Program Studi Psikologi Fakultas Ilmu Pendidikan dan Psikologi (FIPP) Universitas Negeri Semarang (UNNES) menyelenggarakan kuliah tamu bertajuk “Learning from Life: The Art of Understanding the Development of Children with Special Needs” di Lantai 3 Gedung Dekanat FIPP. Kegiatan yang dilaksanakan pada Jum’at (17/04) ini menjadi upaya dalam menjembatani pemahaman antara teori dan praktik dalam dunia psikologi.
Kegiatan dibuka oleh Ketua Program Studi Psikologi FIPP UNNES, Anna Undarwati, S.Psi., M.A., Ph.D., yang menegaskan bahwa pemahaman terhadap anak berkebutuhan khusus merupakan kompetensi penting bagi mahasiswa psikologi. Ia juga mengapresiasi sinergi penyelenggaraan kegiatan yang melibatkan Tim Dosen Psikologi Perkembangan bersama mahasiswa Psikologi angkatan 2025.
Kuliah tamu ini menghadirkan Dr. Diah Curie Kharisma, SKM, M.Kes., Analis Kebijakan Teknis dari Balai Pelatihan Kesehatan (Bapelkes) Provinsi Jawa Tengah. Di hadapan sekitar 250 mahasiswa angkatan 2025, ia menjelaskan bahwa teori perkembangan yang dipelajari di ruang kelas seringkali menghadapi dinamika berbeda ketika diterapkan dalam kehidupan nyata.
Ia menyampaikan bahwa teori ibarat peta, sedangkan kehidupan merupakan medan yang sesungguhnya, khususnya dalam memahami perkembangan anak berkebutuhan khusus yang tidak selalu berjalan secara linear.
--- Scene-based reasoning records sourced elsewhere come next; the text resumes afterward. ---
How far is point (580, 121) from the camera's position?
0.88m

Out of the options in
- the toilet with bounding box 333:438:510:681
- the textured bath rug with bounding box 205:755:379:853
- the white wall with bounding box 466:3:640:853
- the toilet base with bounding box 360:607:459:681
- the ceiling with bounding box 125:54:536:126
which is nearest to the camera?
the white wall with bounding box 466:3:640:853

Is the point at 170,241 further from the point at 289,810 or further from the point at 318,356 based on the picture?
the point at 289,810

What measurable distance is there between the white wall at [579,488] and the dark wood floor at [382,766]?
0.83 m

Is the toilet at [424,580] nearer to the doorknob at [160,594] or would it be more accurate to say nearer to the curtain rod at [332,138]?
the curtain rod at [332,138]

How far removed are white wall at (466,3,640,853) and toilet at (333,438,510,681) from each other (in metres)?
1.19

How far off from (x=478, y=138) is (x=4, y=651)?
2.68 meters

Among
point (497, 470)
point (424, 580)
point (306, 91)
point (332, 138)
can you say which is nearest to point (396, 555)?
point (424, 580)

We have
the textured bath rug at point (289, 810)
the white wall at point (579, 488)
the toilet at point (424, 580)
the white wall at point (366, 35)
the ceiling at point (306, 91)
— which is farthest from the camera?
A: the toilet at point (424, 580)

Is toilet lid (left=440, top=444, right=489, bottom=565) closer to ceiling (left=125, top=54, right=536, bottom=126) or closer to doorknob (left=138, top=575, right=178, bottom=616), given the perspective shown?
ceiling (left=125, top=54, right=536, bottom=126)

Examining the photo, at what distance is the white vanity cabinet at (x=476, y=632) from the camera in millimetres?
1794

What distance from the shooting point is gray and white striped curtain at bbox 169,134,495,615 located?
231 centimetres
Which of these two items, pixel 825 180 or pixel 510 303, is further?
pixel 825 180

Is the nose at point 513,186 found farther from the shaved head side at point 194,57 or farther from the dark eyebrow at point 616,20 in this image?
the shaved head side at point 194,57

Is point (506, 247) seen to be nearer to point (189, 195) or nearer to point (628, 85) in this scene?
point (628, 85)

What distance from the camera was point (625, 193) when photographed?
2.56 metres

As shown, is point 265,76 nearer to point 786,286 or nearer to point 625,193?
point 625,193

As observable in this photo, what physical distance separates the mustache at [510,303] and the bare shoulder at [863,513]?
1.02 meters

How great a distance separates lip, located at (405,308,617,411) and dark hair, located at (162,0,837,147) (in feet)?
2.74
Lebih lanjut, Dr. Diah menguraikan bahwa perkembangan anak berkebutuhan khusus dapat mengalami lompatan maupun stagnasi, sehingga diperlukan pemahaman yang komprehensif terhadap kondisi anak. Ia menekankan bahwa usia mental tidak selalu sejalan dengan usia kronologis, sehingga pendekatan yang digunakan perlu disesuaikan dengan karakteristik masing-masing individu.
Melalui sesi interaktif, mahasiswa diajak mengkaji keterkaitan antara aspek medis dan psikososial, termasuk pembahasan Congenital Rubella Syndrome (CRS) sebagai ilustrasi dampak kondisi medis terhadap gangguan sensorik dan kognitif anak.
Selain itu, mahasiswa juga dikenalkan pada paradigma yang berfokus pada potensi dan kekuatan anak melalui pendekatan strength-based, serta pentingnya ketahanan keluarga dalam menghadapi parenting stress, di mana psikolog berperan sebagai pendamping bagi orang tua sebagai mitra utama dalam proses terapi anak.
Keberhasilan kegiatan ini mencerminkan sinergi internal di lingkungan Jurusan Psikologi FIPP UNNES, yang memadukan pengalaman dosen dengan kreativitas mahasiswa angkatan 2025. Keterlibatan mahasiswa dalam kepanitiaan juga menjadi sarana pengembangan soft skills manajerial sekaligus memperdalam pemahaman terhadap materi dalam mata kuliah Psikologi Perkembangan.
Kegiatan diakhiri dengan sesi tanya jawab yang berlangsung dinamis, di mana mahasiswa secara kritis mendiskusikan berbagai tantangan yang akan dihadapi calon psikolog dalam menangani keberagaman perkembangan manusia. Melalui kegiatan ini, diharapkan terjalin penguatan kolaborasi antara akademisi dan praktisi serta peningkatan kualitas pendidikan yang sejalan dengan Tujuan Pembangunan Berkelanjutan (SDGs) poin 4 tentang pendidikan berkualitas dan poin 17 tentang kemitraan.